What separates “Wednesday” from similar efforts (Netflix’s “The Chilling Adventures of Sabrina” comes to mind) is, finally, Ortega, who somehow manages to be consistently weird enough to be funny all at once. is a portrait of intensity and strangely endearing. When a character’s description never includes someone raising their voice or even a hint of a smile, that’s no small feat.

Christina Ricci, who played Wednesday in the 1990s films, as part of the school staff, and the local sheriff (Jamie McShane) dismisses Wednesday and her classmates as the “Scooby Gang” and the series runs over several episodes. Has been Level.

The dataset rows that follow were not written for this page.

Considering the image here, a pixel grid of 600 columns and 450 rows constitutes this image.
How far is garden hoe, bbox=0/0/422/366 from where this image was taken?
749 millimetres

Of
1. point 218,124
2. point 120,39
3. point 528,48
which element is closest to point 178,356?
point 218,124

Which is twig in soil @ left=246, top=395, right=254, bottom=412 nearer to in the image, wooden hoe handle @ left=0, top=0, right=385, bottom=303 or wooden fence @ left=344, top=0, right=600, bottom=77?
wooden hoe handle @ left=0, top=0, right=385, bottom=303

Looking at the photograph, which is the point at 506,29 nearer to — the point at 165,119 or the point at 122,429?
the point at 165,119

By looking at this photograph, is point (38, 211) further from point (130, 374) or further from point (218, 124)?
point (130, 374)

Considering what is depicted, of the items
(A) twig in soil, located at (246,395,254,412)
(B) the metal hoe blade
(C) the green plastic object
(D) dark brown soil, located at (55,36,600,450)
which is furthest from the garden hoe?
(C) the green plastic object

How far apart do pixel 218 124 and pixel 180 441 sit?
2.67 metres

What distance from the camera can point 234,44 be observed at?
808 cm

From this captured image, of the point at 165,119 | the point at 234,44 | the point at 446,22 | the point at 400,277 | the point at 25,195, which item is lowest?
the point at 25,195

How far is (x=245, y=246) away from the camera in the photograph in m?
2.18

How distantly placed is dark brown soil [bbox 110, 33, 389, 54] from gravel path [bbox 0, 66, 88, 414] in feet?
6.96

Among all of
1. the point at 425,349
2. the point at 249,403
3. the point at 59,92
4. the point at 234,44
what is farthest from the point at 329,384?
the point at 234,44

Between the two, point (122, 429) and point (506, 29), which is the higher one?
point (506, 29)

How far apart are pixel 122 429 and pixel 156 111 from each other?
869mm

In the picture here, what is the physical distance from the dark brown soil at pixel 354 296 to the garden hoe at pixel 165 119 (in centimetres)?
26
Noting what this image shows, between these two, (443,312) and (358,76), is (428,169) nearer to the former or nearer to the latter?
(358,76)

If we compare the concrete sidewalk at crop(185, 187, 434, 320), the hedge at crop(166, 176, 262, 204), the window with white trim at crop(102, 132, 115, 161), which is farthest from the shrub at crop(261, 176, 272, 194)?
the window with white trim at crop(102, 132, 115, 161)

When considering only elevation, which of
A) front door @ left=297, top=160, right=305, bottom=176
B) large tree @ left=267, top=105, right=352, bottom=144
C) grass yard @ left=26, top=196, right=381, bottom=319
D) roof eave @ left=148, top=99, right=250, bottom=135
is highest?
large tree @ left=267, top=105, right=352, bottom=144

Perhaps inevitably, “Wednesday” can’t sustain its initial kick as the serialized story unfolds over episode eight, and the ending becomes very chaotic. Then again, it’s hardly a surprise that the nature of the source material seems designed more for short jokes than for a big overarching story.

Trying to bring something new to a property like The Addams Family that’s been done many times before isn’t easy without tweaking its DNA. To its credit, “Wednesday” rises to the challenge and mostly manages to make it look like a snap.

‘Wednesday’ will premiere on Netflix on November 23.